__Task requirements__:
Count the lines below that contain the string "grass", treating uppercase and lowercase as different, and reply with the number alone.
--
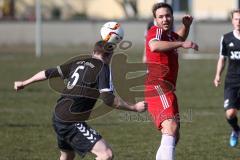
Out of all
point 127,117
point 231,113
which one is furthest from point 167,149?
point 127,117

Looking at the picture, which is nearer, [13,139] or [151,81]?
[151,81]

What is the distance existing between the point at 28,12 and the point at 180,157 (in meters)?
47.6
--
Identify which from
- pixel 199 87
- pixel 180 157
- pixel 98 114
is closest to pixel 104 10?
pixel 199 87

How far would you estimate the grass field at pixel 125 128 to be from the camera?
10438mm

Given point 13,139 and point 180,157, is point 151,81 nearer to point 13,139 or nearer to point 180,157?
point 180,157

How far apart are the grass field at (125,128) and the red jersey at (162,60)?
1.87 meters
--
__Finished answer__:
2